● **読解用の抜粋**:
+++

TrendForceによると、2024年第3四半期のエンタープライズSSD市場は、AI関連アプリケーションからの堅調な需要に牽引される中、市場の需要に対してSSDサプライヤからの供給が間に合わない面があり、前四半期比28.6%増の73億7900万ドルと大きく伸びたという。また、NVIDIAのHシリーズに対する需要とAI学習用サーバの継続的な需要の高止まりに後押しされる形で大容量モデルの需要が強かったことから、エンタープライズSSDの総調達量も同15%増となったという。

  • 2024年第3四半期におけるNANDメーカーのエンタープライズSSD売上高ランキング

    2024年第3四半期におけるNANDメーカーのエンタープライズSSD売上高ランキング (出所:TrendForce)

TrendForceでは、2024年第4四半期にはエンタープライズSSDの調達需要が鈍化すると予測しており、出荷量の減少に伴い、市場規模が縮小するとしている。

サプライヤ市場シェアトップはSamsung

同四半期におけるエンタープライズSSD売上高のトップサプライヤはSamsung Electronicsで、その額は同29%増の32億ドル。市場シェアは43%と1社で4割を占める。同社は同四半期、生産調整により一部の出荷が遅れたものの、大容量モデルの需要増を背景に、予想を上回る成長を遂げたという。第4四半期についても、サブ8TB製品が好調なこともあり、成長が期待されるという。

2位はSK Group(SK hynixとSolidigm)で、第3四半期の売上高は同12.8%増の20億5800万ドル。市場シェア28%となっている。同社は、包括的なAIストレージ製品のラインアップで過去最高の出荷を達成しており、第4四半期も176層TLC NANDを使用する次世代PCIe 5.0 SSDの量産により、グループとしての収益が安定するとTrendForceでは予想している。

3位はMicron Technologyで、大容量エンタープライズSSDの出荷が安定的に伸びたおかげで、第3四半期の売上高は同48%増の11億5300万ドルと成長し、市場シェアも同2ポイント増の15.6%まで上げてきている。大容量製品の生産量増加が同社の供給ビット数の増加に貢献したが、一部の注文が60TB SSDに移行していることが第4四半期の課題となる可能性があるともしている。Micronも、60TB SSDを複数クライアントと検証中であるが、この納入の遅れが第4四半期の売り上げに影響を及ぼす可能性があるという。

4位はキオクシアで、同四半期の売上高は同29.8%増の6億3600万ドル。出荷量は増加したものの、大容量製品の売り上げの伸びは競合他社に後れをとる形となった模様である。5位はWestern Digital(WDC)/SanDiskで、同社はHDD事業とNAND/SSD事業を2つの上場企業に分割するという戦略的な再編を実施した。この動きは、業務の俊敏性を高め、主要な北米顧客との連携を深めることを目的としたもので、こうした取り組みもあり、同社の第3四半期におけるエンタープライズSSD事業の売上高は、北米顧客からの受注が好調に推移。その結果、同102.1%増の3億3200万ドルと3桁%の成長率を達成したという。

+++

● **実施する課題**:
- A) エンタープライズSSD市場の記事のうち、「TrendForceによると」から「場規模が縮小するとしている。」まで（「場規模が縮小するとしている。」も含む）を一字一句そのまま打ち直してください。
- B) エンタープライズSSD市場の記事について、次の問いに答えてください。
(i) 2024年第3四半期のエンタープライズSSD市場の規模はいくらでしたか？
(ii) 同四半期にトップだったSamsung Electronicsの市場シェアは何％でしたか？
(iii) 3位のMicron Technologyの市場シェアは何％まで上がりましたか？
このデータは今回の課題に一切関係しません。

保存データ:

+++

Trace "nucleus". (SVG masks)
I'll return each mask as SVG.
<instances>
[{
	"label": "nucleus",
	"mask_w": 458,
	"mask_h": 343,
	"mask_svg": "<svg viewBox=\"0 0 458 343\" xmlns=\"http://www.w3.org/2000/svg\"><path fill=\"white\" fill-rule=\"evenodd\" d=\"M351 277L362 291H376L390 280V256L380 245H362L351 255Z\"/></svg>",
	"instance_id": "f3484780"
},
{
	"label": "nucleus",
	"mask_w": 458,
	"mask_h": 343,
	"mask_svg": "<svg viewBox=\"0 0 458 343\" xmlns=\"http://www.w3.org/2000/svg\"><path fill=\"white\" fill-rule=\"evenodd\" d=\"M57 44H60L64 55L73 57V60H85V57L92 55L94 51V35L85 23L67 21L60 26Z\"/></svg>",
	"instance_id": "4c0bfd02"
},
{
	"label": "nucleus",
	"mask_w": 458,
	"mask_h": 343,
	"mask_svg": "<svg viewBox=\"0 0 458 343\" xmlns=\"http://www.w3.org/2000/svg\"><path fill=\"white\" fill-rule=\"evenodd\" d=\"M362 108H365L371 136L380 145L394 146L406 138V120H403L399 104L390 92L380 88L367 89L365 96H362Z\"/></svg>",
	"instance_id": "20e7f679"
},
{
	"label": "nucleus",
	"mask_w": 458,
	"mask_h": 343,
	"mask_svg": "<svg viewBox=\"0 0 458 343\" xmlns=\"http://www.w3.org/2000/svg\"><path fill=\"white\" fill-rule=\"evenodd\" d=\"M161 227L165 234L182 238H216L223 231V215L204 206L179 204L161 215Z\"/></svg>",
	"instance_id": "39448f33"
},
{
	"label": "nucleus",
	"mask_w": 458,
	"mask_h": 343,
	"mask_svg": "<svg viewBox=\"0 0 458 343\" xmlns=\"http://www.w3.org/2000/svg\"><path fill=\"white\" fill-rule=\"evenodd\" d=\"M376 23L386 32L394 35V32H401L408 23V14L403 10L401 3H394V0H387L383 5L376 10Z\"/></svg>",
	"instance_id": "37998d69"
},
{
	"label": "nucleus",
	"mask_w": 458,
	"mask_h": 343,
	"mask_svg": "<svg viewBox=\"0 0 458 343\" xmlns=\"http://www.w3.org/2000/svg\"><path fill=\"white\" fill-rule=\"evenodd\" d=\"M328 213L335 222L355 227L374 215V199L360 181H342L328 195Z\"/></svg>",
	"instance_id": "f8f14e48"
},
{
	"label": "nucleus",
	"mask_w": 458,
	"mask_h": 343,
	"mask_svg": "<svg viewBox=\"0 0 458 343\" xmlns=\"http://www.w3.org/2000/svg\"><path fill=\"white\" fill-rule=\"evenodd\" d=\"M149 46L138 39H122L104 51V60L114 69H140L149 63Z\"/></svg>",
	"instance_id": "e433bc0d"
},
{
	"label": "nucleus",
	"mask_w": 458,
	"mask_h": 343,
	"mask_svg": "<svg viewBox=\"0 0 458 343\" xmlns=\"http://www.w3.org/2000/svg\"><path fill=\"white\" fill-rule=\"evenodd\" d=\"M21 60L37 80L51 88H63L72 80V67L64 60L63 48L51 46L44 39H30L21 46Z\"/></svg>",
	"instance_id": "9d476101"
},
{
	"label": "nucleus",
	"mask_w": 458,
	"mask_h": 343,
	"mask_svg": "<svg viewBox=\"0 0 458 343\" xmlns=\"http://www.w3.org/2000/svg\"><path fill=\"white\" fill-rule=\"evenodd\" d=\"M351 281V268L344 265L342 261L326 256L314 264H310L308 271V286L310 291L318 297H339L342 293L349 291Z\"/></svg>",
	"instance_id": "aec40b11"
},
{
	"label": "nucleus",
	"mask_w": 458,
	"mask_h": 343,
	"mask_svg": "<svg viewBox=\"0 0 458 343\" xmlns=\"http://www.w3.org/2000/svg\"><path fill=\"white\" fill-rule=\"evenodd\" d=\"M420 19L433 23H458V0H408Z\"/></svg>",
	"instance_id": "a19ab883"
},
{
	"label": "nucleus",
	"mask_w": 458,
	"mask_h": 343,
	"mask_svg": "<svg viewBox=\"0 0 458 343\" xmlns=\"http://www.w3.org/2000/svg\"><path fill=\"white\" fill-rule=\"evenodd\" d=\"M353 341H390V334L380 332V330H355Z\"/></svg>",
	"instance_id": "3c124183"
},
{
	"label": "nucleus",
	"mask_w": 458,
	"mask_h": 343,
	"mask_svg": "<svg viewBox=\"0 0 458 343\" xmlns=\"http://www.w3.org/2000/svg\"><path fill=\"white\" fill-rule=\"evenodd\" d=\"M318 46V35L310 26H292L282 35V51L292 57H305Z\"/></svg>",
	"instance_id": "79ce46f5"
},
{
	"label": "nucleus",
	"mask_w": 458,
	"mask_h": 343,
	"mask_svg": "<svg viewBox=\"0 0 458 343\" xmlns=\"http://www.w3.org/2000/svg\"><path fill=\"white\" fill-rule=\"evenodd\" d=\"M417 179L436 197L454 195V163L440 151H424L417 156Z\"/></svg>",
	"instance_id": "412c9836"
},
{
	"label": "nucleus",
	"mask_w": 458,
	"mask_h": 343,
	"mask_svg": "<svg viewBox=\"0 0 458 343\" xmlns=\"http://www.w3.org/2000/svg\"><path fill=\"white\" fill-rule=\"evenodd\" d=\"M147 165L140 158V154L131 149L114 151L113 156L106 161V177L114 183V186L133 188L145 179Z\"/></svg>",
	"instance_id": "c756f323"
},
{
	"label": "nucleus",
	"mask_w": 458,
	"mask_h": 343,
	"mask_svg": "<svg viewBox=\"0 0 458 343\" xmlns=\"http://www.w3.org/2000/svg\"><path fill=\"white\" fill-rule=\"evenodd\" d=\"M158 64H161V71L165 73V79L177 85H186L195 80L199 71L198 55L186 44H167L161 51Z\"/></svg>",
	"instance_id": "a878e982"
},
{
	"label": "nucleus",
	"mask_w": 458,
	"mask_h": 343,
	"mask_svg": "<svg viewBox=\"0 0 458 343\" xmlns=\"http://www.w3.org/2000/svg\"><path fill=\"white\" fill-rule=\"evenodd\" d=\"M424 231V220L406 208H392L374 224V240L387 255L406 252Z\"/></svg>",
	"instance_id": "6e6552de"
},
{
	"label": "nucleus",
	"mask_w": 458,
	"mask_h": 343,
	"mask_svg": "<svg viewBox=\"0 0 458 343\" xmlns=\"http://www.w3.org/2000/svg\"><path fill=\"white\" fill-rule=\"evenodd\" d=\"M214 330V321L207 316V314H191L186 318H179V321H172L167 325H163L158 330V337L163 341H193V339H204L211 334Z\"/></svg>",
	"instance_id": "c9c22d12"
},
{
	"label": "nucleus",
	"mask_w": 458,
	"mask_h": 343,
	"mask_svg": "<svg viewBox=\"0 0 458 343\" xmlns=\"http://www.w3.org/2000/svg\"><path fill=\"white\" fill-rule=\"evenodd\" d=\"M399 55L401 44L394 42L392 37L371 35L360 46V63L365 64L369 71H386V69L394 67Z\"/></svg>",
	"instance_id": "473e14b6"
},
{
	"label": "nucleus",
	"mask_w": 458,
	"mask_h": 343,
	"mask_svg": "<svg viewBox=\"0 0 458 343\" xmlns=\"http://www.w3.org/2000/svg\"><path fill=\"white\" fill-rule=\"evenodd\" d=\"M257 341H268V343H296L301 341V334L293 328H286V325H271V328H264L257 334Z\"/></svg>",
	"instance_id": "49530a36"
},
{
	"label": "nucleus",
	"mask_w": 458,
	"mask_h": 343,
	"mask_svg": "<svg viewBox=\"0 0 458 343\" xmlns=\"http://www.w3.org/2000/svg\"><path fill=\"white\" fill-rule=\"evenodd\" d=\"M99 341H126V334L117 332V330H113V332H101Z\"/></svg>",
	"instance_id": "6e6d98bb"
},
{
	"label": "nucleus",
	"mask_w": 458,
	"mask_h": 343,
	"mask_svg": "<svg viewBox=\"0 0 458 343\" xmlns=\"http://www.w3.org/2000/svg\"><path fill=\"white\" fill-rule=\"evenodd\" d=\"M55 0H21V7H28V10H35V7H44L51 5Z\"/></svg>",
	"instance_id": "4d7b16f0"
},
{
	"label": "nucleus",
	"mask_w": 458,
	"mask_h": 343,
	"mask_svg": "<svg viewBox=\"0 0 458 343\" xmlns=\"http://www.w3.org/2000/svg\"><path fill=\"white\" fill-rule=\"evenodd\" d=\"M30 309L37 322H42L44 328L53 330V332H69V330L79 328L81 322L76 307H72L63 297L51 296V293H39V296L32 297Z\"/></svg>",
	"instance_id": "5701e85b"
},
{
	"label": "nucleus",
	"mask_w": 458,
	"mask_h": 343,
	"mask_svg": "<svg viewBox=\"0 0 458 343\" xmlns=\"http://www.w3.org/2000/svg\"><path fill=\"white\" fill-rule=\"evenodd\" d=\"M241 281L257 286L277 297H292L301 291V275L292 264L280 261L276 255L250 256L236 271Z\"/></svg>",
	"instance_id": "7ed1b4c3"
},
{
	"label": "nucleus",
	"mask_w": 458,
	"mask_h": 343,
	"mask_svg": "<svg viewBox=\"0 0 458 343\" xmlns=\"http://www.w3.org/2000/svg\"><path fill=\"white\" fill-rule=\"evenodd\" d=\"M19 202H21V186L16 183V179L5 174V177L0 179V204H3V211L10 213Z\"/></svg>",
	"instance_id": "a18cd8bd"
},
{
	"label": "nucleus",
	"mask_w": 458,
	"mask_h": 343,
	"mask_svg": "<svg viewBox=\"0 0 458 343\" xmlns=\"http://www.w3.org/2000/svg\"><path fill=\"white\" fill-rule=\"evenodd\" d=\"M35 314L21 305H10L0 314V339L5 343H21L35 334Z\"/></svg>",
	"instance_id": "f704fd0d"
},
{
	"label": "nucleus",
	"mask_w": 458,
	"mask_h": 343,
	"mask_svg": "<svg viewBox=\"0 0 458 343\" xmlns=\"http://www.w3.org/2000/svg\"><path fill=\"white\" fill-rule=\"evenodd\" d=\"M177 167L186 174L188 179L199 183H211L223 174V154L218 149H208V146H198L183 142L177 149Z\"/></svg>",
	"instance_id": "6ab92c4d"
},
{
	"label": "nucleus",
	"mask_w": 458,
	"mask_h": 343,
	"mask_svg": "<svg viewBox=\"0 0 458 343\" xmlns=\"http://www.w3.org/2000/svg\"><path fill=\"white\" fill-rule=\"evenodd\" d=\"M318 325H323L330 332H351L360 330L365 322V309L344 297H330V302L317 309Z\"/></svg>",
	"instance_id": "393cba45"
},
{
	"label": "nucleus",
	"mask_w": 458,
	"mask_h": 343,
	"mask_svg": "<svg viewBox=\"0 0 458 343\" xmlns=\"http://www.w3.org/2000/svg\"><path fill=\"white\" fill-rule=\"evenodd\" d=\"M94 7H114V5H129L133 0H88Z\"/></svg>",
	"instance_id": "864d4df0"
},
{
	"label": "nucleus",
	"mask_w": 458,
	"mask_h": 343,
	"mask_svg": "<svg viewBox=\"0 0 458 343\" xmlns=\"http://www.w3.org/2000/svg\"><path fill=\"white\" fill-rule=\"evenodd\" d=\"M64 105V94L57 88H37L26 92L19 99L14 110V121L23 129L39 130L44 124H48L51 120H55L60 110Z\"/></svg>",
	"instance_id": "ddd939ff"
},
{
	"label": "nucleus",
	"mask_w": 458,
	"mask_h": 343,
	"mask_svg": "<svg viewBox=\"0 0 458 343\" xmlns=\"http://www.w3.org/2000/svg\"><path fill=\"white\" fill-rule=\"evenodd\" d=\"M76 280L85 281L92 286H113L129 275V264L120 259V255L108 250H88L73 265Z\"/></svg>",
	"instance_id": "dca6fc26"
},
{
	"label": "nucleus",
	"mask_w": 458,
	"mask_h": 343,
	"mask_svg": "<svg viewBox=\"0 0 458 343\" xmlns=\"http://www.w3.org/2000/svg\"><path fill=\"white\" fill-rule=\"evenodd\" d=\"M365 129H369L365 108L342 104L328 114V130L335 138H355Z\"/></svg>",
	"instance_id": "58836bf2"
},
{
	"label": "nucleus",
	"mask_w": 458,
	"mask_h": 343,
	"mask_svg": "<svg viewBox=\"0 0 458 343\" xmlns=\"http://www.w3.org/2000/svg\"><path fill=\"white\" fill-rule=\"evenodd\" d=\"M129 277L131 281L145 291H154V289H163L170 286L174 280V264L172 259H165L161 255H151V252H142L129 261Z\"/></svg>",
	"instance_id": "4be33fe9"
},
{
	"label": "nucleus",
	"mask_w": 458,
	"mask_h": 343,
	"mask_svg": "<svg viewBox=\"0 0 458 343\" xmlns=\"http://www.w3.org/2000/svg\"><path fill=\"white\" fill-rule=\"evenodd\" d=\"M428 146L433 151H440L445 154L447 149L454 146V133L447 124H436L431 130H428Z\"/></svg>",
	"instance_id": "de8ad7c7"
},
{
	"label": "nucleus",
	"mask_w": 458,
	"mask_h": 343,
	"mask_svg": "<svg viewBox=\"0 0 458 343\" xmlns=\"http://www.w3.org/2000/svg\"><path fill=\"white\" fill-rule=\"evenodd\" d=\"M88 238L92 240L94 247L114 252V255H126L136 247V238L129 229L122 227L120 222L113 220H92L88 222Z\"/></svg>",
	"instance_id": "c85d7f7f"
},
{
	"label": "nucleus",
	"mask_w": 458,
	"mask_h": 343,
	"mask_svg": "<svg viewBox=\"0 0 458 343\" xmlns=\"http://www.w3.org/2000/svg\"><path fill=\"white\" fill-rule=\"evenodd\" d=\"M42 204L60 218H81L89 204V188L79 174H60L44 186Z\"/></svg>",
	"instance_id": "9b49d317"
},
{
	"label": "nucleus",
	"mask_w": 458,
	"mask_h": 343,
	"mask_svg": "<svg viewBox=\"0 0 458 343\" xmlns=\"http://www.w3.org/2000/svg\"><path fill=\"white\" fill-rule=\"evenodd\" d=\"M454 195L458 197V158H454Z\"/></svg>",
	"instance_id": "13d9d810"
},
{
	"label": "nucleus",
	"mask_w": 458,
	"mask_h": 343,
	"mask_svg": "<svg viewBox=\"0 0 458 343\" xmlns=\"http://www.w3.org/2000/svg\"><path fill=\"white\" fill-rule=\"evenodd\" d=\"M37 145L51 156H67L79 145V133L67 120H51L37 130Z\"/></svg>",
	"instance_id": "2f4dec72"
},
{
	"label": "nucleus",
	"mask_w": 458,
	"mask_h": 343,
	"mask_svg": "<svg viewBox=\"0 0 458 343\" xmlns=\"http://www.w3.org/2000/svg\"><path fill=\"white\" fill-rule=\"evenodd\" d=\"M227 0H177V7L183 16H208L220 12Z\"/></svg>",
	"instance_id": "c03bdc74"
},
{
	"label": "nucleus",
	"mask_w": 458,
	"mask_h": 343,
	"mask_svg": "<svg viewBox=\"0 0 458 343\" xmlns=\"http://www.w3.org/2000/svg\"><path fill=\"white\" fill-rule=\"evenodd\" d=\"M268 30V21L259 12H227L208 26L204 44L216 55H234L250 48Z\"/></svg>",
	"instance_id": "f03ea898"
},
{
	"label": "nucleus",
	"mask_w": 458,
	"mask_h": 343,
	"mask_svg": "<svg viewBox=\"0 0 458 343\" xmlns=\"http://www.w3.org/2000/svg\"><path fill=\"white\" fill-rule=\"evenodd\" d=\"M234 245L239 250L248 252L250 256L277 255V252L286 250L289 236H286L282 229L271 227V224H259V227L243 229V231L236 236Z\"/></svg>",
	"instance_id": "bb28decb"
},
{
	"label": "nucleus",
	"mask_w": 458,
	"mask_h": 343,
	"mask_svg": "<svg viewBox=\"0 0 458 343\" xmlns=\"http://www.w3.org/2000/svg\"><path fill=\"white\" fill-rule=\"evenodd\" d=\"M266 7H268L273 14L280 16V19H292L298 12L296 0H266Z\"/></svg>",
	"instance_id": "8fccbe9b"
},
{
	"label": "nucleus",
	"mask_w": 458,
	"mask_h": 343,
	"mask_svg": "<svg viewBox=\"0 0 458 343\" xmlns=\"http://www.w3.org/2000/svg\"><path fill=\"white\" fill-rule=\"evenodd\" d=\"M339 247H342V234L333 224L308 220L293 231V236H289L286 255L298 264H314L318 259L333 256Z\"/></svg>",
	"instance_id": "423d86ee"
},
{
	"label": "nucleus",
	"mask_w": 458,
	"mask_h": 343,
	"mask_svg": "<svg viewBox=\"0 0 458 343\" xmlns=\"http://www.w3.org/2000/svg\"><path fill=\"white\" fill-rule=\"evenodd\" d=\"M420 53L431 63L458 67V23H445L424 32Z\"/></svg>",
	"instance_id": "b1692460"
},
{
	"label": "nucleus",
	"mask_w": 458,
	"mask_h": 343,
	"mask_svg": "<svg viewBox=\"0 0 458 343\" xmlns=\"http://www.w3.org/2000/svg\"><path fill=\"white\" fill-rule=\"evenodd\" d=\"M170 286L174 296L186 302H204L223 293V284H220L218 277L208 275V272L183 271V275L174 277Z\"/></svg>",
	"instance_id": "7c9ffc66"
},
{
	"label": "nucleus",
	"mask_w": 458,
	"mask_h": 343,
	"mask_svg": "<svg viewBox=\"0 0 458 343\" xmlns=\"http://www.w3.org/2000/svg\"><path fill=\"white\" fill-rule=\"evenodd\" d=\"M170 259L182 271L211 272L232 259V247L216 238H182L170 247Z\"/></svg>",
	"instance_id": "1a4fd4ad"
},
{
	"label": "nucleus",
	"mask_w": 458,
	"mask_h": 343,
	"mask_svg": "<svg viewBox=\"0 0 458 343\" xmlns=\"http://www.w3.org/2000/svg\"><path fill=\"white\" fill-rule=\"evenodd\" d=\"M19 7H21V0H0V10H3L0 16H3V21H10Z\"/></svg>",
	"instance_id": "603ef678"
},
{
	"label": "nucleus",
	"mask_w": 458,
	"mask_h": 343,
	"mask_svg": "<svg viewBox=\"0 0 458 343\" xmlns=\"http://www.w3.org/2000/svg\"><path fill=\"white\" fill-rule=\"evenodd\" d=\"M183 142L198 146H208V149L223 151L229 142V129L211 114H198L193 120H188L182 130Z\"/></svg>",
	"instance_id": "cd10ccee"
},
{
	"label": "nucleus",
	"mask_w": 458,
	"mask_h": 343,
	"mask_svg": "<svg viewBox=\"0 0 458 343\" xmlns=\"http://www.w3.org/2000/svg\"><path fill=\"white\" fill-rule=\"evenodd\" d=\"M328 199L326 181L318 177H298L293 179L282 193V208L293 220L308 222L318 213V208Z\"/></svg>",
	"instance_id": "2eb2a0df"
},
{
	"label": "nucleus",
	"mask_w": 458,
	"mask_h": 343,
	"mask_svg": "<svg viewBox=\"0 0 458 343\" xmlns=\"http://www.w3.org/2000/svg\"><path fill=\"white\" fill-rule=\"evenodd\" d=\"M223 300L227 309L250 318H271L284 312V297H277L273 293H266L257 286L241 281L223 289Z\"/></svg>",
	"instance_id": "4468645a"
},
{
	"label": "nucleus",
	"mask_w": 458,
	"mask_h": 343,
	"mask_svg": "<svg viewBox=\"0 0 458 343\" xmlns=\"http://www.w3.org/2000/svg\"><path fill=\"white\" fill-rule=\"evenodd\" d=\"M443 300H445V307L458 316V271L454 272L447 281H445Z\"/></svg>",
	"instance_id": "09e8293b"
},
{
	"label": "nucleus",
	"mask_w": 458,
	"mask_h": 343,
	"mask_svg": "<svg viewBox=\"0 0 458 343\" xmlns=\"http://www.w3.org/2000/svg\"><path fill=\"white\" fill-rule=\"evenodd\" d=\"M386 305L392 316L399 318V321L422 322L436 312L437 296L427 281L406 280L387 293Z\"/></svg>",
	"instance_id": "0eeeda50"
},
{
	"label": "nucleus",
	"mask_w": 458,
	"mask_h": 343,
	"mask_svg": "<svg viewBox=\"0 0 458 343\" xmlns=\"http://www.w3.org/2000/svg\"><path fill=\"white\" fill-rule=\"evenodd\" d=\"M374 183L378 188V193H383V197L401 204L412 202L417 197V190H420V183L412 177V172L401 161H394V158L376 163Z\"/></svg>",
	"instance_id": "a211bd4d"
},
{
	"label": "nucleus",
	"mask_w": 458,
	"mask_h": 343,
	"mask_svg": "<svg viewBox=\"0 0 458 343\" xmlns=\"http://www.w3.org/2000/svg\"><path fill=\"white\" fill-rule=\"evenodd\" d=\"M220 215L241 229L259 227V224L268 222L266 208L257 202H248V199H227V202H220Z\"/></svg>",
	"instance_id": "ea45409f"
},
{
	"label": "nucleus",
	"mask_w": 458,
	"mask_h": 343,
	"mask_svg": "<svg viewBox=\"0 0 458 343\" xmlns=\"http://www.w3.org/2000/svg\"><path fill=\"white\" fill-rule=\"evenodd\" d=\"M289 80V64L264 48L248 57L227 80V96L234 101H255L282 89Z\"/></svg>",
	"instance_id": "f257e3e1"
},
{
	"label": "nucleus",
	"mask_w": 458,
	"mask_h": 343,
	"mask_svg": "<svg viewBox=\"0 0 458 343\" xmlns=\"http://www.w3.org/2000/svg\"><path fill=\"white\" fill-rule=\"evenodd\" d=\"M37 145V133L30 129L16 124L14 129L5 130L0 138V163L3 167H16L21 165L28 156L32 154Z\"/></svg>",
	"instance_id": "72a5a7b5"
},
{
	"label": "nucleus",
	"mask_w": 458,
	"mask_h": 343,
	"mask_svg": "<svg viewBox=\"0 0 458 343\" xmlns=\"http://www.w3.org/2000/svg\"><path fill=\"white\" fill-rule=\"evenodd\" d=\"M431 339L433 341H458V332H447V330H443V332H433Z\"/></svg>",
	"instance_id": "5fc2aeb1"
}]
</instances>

+++

● **完成した解答**:
- A)
TrendForceによると、2024年第3四半期のエンタープライズSSD市場は、AI関連アプリケーションからの堅調な需要に牽引される中、市場の需要に対してSSDサプライヤからの供給が間に合わない面があり、前四半期比28.6%増の73億7900万ドルと大きく伸びたという。また、NVIDIAのHシリーズに対する需要とAI学習用サーバの継続的な需要の高止まりに後押しされる形で大容量モデルの需要が強かったことから、エンタープライズSSDの総調達量も同15%増となったという。

  • 2024年第3四半期におけるNANDメーカーのエンタープライズSSD売上高ランキング

    2024年第3四半期におけるNANDメーカーのエンタープライズSSD売上高ランキング (出所:TrendForce)

TrendForceでは、2024年第4四半期にはエンタープライズSSDの調達需要が鈍化すると予測しており、出荷量の減少に伴い、市場規模が縮小するとしている。

- B)
(i) 73億7900万ドル
(ii) 43%
(iii) 15.6%